Over the last two years I have gravitated towards Gateway (GTW) many a time trying to figure out if it is a turnaround story or a trap. I first got interested in Gateway back in May 2004 when Gateway had just completed its acquisition of EMachines and appointed EMachines CEO Wayne Inouye as the CEO of the combined company. The stock was then trading at $4 and it looked like Inouye might just be able to turn Gateway around by getting rid of all the Gateway brick-and-mortar stores, working out better deals with suppliers from the far East and making Gateway a lean operating company like Dell (DELL). For a while it looked like the story was going to play out like everyone hoped and the stock moved up through the rest of 2004 to close at a peak of $6.92 on Dec 1st, 2004, an impressive gain of over 70%. When reality set in and Gateway continued to lose market share thanks in part to the introduction of $349 PCs by Dell, the stock began its steep descent losing almost two-thirds its value to close at $2.44 on Feb 13th, 2006.

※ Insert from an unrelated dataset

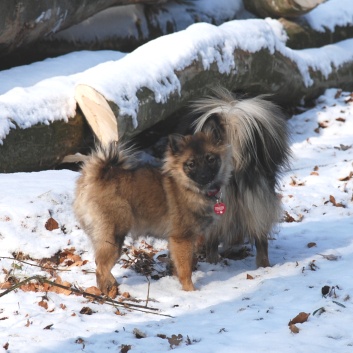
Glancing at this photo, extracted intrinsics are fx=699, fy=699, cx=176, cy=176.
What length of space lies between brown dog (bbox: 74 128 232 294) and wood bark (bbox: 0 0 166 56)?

Last week I looked at Gateway again trying to fathom whether Gateway had reached a bottom. At a Price/Sales ratio of 0.24 and forward looking P/E of 13.56, it certainly appears that way. A closer look at Gateway reveals an interesting picture.

On the positive side,

  • After many quarters of negative earnings, Gateway has shown positive operating earnings over the last three quarters.
  • Gateway posted a 9% increase in revenue in its latest quarter and a small gain in market share from 6.4% to 6.8%
  • High insider ownership with founder Ted Waitt holding more than 20% of the company.
  • Gateway currently carries $635 million in cash and short-term investments on its balance sheet when compared to $350 million in short and long–term debt.

On the negative side,

  • Gateway’s CEO Wayne Inouye who was supposed to turn the company around resigned last week.
  • A large portion of Gateway’s positive earnings are a result of the antitrust lawsuit settlement that Gateway reached with Microsoft (MSFT) in April 2005 where Microsoft agreed to pay gateway $150 million over four years.
  • Gateway faces the same cut-throat competition in its electronics business as it faced in its computer business.
  • With Inouye’s departure, the strong relationship Gateway has enjoyed with retailers such as Best Buy could be in jeopardy.

The jury is still out on Gateway and I would rather stay on the sidelines than get embroiled in the turmoil at Gateway.